ClickHouse
Preparation
To allow Shaped to connect to your ClickHouse database, you need to create a read-only user and share those credentials through the Create Dataset endpoint. You can create a read-only user on a ClickHouse database with the following commands:
# 1. Create a new user with a password
CREATE USER read_only_user IDENTIFIED BY 'secure_password1!';
# 2. Grant SELECT privileges on the database you want to access
GRANT SELECT ON database_name.* TO read_only_user;
# 3. If you want to restrict access to specific tables, use:
GRANT SELECT ON database_name.table_name TO read_only_user;
Dataset Configuration
Required fields
Field | Example | Description |
---|---|---|
schema_type | CLICKHOUSE | Specifies the connector schema type, in this case "CLICKHOUSE". |
table | events | The name of the table to sync. |
user | read_only_user | Access account username. |
password | secure_password1! | Access account password. |
host | clickhouse.example.com | Database hostname. |
port | 9440 | Database port (the default for ClickHouse HTTPS is 8443, HTTP is 8123). |
replication_key | created_at | The name of the column that contains a datetime key or ascending id for ordering data during incremental syncs. |
Optional fields
Field | Example | Description |
---|---|---|
database | analytics | The name of the database that contains the table to sync.
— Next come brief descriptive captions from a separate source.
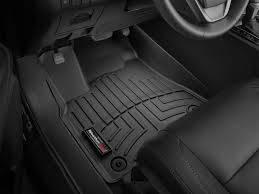 Interior Accessories - Weathertech Floor Mats - Weathertech - WeatherTech Front FloorLiner DigitalFit Black (4410121)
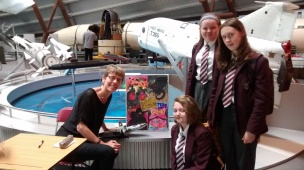 Ally with young artists from Alsager School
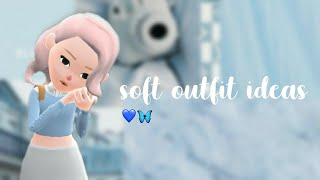 Download lagu soft outfit ideas || hotel hideaway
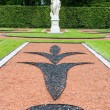Stock Photo: RussiCatherine palace garden statue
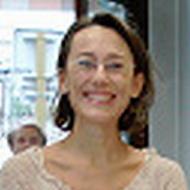 Portrait de Laurène Pellarini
If not specified, the default database will be used. |
columns | ["userId", "eventType", "timestamp", "properties"] | The name of the columns you wish to sync from ClickHouse into Shaped. If not specified, all columns will be synced. |
unique_keys | ["eventId"] | Specify a list of columns that uniquely identify a row in the table, if duplicate rows are inserted with these keys, the latest row will be used. |
description | "User events data" | A description of the dataset. |
schedule_interval | "@hourly" | The schedule on which to sync data. Defaults to "@hourly". |
Dataset Creation Example
Below is an example of a ClickHouse dataset connector configuration:
name: clickhouse_events_dataset
schema_type: CLICKHOUSE
table: users
user: read_only_user
password: secure_password1!
host: clickhouse.example.com
port: 9440
database: analytics
replication_key: updated_at
unique_keys:
- userId
columns:
- userId
- eventType
- timestamp
- properties
- created_at
- updated_at
The following payload will create a ClickHouse dataset and begin syncing data from Shaped using the Shaped CLI:
shaped create-dataset --file dataset.yaml